Die Spar- und Darlehnskasse Reken ist mehr als eine Bank. Das heimische Institut mit seinen genossenschaftlichen Werten und Zielen positioniert sich als Wirtschaftsmotor und Impulsgeber für eine solidarische Entwicklung in der Region. Das wurde am Dienstag, den 23.05.2017 in der Vertreterversammlung im RekenForum deutlich, wo die Vertreter der nunmehr 5.212 Bankeigentümer unter der Versammlungsleitung des Aufsichtsratsvorsitzenden Hubert Kipp den Jahresabschluss 2016 genehmigten, die Ausschüttung einer Dividende in Höhe von 7,5 Prozent an die Mitglieder bewilligten sowie Felix Küdde und Bernhard Schulze-Tenbohlen erneut in den Aufsichtsrat wählten.
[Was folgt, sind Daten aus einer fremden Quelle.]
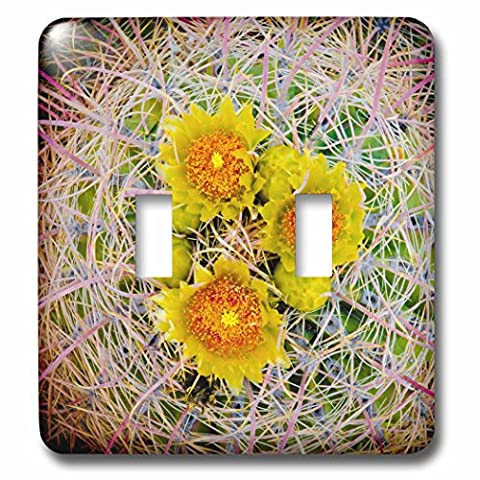 3dRose Danita Delimont - Cactus - Barrel Cactus in bloom, Anza-Borrego Desert State Park, Usa - Light Switch Covers - double toggle switch - Cactus Outlet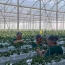 Investments in Armenia's greenhouses bear fruit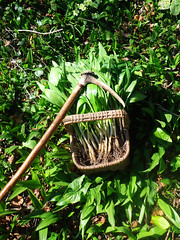 wild garlic aka ransoms. (fishfish_01) Tags: forage wildgarlic foraging ransoms bushcraft selfsufficiancy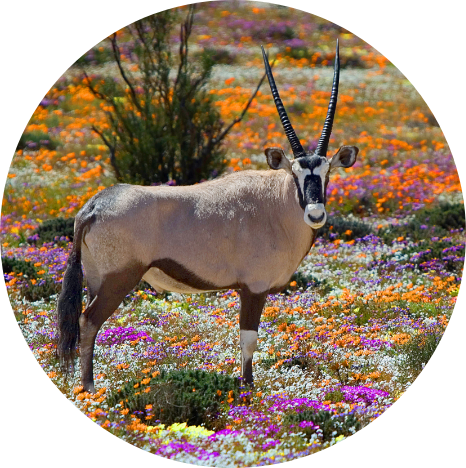Gemsbok in Western Cape, South Africa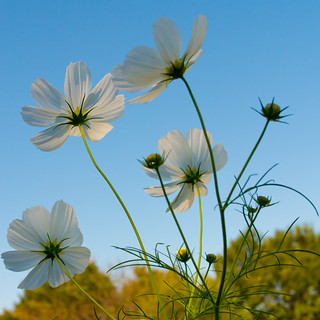 White cosmos dancing in the wind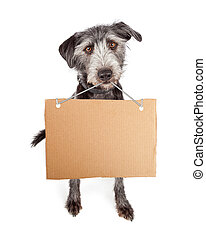 Dog Holding Blank Cardboard Sign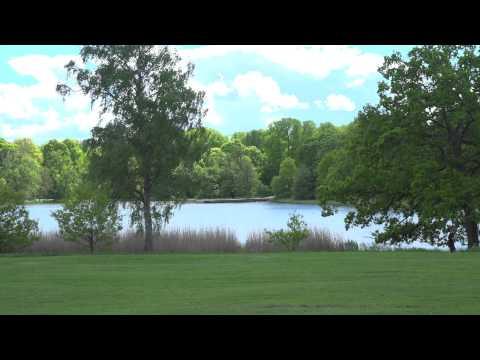Hagaparken - Royal Haga Park Stockholm [4K]  - Sony a7s + Atomos Shogun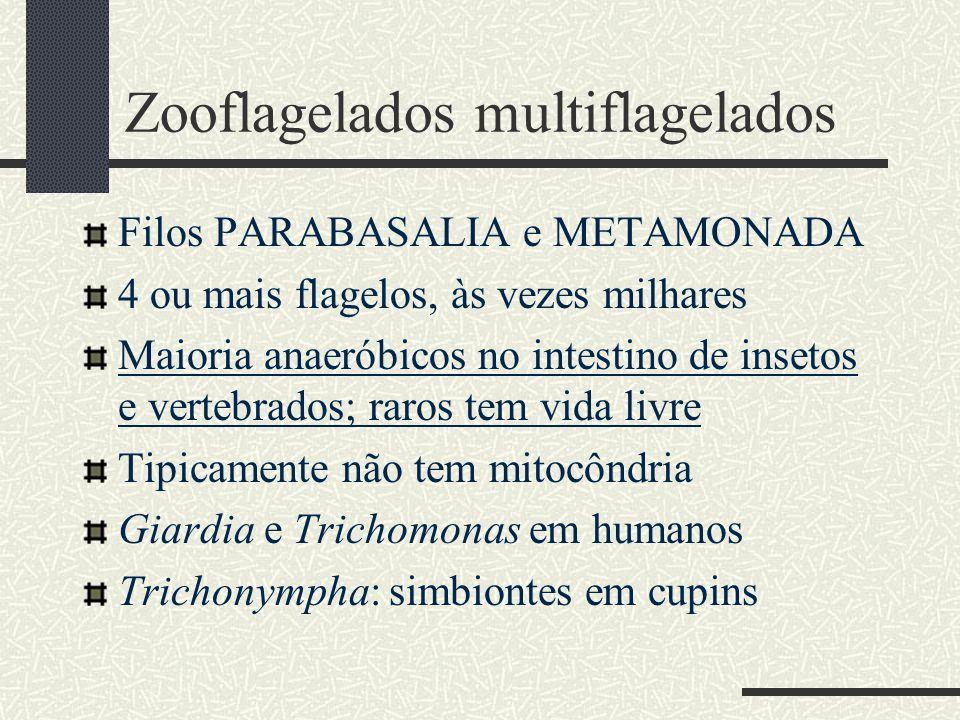 Zooflagelados multiflagelados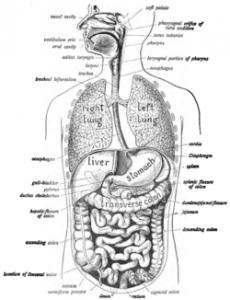 Gut Health 101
Diese Beschlüsse sowie die Entlastung von Vorstand und Aufsichtsrat fassten die Delegierten einstimmig.

„Es ist uns in einem schwierigen Marktumfeld gelungen, unsere Position zu festigen und in Teilbereichen weiter auszubauen. Wir dürfen mit unserer Entwicklung durchaus zufrieden sein.“ Mit diesen Worten fasste Bankvorstand Christian Nordendorf die geschäftliche Entwicklung zusammen. Das betreute Kundengesamtvolumen erreichte am Jahresende 2016 einen Stand von 475 Millionen Euro. Dies entspricht einem Zuwachs von 7,6 Prozent. Die Ausleihungen an Kunden erreichten zum Stichtag 31. Dezember rund 178 Millionen Euro. Dies entspricht einer 7,5-prozentigen Steigerung gegenüber dem Vorjahr.

Stark engagiert war die Spadaka wiederum bei der Vermittlung zinsgünstiger Darlehen der öffentlichen Hand: Alles in allem wurden Darlehn mit einem Volumen von zusammen elf Millionen Euro an Investoren aus dem privaten Wohnungsbau, der Landwirtschaft und der gewerblichen Wirtschaft vermittelt.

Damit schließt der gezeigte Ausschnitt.